■ **YOUR OBJECTIVE**:
Reproduce the part of the entries that opens with the line containing "What is the distance dividing" and closes with the line containing "Answer: point 501,373", changing "blue upholstered chair" to "blue armchair" and keeping everything else the same.

■ **Scene question entries**:
▬▬▬▬▬▬▬▬▬▬

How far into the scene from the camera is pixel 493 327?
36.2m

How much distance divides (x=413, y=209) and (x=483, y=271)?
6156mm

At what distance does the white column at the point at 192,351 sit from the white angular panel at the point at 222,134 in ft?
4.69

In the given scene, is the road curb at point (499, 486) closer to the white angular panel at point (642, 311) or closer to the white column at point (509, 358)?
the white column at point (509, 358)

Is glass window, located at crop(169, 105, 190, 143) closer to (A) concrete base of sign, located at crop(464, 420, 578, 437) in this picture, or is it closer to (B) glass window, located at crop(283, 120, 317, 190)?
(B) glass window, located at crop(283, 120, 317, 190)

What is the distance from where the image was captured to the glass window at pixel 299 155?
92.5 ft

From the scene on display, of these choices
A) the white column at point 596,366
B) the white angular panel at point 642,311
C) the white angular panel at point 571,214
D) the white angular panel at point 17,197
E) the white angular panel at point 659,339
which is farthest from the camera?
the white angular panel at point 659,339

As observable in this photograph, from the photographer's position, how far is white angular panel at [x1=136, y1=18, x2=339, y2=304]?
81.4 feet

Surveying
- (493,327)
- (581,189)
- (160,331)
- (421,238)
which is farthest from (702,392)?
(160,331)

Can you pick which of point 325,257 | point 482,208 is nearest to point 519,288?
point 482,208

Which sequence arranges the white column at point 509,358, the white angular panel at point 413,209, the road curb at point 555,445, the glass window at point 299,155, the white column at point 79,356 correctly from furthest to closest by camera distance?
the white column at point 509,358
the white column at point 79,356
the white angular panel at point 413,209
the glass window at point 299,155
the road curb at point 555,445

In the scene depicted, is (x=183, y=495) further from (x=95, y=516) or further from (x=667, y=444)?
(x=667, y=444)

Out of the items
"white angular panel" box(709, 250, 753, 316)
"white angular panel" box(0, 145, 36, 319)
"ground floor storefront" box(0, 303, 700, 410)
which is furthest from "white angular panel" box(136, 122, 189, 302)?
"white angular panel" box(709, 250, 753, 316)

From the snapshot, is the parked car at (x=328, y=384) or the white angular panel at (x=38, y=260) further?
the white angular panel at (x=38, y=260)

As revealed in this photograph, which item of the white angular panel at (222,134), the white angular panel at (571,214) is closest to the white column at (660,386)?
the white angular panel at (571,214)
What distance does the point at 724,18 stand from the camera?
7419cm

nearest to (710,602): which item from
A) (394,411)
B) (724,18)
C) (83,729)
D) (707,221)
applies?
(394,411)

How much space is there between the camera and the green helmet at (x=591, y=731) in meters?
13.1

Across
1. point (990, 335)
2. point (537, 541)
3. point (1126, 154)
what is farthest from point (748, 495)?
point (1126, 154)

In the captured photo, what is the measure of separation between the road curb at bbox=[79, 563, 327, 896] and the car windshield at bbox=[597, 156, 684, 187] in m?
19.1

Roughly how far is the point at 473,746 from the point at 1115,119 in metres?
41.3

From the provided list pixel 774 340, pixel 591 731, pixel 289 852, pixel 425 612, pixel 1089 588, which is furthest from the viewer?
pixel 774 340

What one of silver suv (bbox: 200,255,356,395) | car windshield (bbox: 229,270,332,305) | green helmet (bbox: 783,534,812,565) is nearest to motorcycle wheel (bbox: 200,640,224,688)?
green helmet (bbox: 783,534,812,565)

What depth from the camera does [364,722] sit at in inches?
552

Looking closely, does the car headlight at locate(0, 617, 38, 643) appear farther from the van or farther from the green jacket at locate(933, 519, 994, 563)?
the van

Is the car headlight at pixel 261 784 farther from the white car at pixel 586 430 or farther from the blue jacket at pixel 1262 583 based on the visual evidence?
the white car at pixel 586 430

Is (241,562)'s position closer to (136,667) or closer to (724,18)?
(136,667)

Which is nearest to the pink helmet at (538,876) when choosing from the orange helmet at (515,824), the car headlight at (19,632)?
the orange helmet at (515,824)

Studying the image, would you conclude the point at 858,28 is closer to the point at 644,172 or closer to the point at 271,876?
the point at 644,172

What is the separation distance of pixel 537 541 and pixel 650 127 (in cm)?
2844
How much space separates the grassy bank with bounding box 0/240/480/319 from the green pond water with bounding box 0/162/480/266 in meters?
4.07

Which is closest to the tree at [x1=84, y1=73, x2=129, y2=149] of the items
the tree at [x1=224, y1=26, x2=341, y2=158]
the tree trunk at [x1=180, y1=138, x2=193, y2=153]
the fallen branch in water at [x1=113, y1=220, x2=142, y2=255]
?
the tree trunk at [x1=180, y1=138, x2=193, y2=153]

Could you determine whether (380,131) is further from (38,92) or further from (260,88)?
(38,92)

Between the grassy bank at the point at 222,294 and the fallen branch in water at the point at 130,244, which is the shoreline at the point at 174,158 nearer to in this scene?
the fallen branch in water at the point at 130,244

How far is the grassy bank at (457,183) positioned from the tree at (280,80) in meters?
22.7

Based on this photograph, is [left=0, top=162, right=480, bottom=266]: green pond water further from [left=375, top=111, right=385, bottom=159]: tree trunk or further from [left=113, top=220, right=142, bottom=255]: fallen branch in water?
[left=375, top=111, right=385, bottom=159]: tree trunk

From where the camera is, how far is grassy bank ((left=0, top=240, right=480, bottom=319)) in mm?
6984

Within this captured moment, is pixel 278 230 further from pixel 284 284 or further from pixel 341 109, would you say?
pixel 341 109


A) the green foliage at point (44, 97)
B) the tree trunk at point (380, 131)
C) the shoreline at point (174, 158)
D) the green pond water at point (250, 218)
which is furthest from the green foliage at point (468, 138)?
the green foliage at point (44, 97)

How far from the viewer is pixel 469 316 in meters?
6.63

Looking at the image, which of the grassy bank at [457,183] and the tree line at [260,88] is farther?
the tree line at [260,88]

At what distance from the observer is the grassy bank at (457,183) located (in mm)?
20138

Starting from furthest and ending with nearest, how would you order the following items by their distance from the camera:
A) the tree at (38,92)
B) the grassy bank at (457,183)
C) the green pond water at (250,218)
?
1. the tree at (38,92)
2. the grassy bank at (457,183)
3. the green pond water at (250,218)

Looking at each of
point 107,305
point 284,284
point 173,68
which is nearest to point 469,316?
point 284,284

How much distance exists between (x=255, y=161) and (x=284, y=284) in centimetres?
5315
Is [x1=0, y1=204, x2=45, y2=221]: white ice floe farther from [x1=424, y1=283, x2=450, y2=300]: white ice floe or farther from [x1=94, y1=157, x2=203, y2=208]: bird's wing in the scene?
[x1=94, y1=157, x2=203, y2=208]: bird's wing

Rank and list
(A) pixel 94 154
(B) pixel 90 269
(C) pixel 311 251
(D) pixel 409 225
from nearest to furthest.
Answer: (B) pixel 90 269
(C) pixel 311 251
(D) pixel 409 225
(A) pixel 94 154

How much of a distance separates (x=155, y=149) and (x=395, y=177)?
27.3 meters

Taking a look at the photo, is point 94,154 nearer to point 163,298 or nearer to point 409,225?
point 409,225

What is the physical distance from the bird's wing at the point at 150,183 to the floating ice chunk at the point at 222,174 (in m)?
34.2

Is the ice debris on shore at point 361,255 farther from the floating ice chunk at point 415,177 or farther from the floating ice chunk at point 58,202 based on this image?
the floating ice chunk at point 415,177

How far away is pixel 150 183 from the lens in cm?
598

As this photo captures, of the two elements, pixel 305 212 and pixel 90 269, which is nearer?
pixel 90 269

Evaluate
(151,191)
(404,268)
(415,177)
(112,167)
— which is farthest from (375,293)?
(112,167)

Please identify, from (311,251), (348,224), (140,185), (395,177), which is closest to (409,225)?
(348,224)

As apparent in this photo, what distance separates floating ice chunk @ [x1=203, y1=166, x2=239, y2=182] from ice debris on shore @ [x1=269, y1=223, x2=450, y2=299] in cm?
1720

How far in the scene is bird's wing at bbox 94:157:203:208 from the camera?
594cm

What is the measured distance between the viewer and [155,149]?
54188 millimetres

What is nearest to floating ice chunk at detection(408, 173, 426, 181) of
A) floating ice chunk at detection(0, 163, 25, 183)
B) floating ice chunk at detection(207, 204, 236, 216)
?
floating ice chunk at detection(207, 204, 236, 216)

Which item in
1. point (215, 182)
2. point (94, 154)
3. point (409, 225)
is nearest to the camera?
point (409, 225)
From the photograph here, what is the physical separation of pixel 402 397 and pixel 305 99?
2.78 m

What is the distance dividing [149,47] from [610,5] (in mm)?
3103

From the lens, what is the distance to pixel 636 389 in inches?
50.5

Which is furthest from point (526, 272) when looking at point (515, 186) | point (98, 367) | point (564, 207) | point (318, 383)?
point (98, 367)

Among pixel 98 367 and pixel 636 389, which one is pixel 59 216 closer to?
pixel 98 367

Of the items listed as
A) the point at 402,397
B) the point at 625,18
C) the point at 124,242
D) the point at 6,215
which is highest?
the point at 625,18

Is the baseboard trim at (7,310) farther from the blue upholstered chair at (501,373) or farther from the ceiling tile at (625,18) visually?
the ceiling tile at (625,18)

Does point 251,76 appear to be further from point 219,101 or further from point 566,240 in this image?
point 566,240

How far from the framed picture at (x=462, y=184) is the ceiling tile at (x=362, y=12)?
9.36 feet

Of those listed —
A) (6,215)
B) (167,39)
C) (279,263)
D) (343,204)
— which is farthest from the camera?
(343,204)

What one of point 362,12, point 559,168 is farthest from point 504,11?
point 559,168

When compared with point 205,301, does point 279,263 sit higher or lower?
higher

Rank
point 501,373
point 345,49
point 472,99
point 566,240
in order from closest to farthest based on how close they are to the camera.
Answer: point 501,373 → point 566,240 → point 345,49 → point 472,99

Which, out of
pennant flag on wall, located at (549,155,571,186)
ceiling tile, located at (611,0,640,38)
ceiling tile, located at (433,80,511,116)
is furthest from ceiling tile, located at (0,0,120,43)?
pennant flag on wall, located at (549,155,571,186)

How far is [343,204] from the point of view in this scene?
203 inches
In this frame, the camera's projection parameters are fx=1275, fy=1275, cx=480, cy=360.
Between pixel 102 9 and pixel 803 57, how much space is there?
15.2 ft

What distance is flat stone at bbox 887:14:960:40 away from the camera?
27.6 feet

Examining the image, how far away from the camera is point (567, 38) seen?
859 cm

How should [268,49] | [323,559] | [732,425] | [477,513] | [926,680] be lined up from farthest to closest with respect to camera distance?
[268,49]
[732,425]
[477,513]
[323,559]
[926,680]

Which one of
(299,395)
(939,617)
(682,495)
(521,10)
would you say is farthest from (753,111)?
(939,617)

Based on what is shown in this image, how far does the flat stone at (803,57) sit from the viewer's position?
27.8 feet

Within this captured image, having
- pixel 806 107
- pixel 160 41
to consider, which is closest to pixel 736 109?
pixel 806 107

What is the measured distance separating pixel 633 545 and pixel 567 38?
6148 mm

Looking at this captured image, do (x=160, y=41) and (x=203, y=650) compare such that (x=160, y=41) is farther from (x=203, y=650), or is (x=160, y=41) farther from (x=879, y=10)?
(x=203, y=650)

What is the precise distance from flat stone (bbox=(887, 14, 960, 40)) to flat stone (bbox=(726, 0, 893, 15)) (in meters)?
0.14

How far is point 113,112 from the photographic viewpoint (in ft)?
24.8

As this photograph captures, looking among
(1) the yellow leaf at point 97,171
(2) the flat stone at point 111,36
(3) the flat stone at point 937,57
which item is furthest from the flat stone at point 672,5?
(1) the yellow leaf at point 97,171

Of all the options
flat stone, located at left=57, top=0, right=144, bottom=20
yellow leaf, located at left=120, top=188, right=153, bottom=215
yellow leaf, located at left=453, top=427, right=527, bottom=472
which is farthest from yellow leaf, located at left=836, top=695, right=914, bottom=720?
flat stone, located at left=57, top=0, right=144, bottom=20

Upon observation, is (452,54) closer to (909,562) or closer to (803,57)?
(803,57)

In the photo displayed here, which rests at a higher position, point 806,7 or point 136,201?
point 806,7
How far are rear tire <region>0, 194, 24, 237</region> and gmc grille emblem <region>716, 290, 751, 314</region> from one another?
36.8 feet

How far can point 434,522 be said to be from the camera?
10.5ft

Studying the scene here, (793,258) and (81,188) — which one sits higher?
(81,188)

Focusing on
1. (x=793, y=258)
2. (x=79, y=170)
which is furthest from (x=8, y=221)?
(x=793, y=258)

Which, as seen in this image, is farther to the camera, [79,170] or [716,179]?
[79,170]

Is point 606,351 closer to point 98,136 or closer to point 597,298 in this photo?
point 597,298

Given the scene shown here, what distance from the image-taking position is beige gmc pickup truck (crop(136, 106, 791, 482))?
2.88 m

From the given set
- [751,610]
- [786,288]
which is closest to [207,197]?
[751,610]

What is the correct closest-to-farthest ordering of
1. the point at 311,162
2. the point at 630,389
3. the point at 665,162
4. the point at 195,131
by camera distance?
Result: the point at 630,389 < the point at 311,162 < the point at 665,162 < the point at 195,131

▬▬▬▬▬▬▬▬▬▬

■ **RESPONSE BELOW**:
What is the distance dividing [149,47] from [610,5] (in mm)?
3103

From the lens, what is the distance to pixel 636 389 in inches?
50.5

Which is furthest from point (526, 272) when looking at point (515, 186) | point (98, 367) | point (564, 207) | point (318, 383)?
point (98, 367)

Among pixel 98 367 and pixel 636 389, which one is pixel 59 216 closer to?
pixel 98 367

Of the items listed as
A) the point at 402,397
B) the point at 625,18
C) the point at 124,242
D) the point at 6,215
which is highest?
the point at 625,18

Is the baseboard trim at (7,310) farther from the blue armchair at (501,373) or farther from the ceiling tile at (625,18) visually?
the ceiling tile at (625,18)

Does point 251,76 appear to be further from point 219,101 or further from point 566,240 in this image?
point 566,240

How far from the framed picture at (x=462, y=184) is the ceiling tile at (x=362, y=12)?
9.36 feet

Of those listed —
A) (6,215)
B) (167,39)
C) (279,263)
D) (343,204)
— which is farthest from the camera?
(343,204)

What one of point 362,12, point 559,168 is farthest from point 504,11?
point 559,168

When compared with point 205,301, does point 279,263 sit higher or lower?
higher

Rank
point 501,373
point 345,49
point 472,99
point 566,240
in order from closest to farthest based on how close they are to the camera.
Answer: point 501,373 → point 566,240 → point 345,49 → point 472,99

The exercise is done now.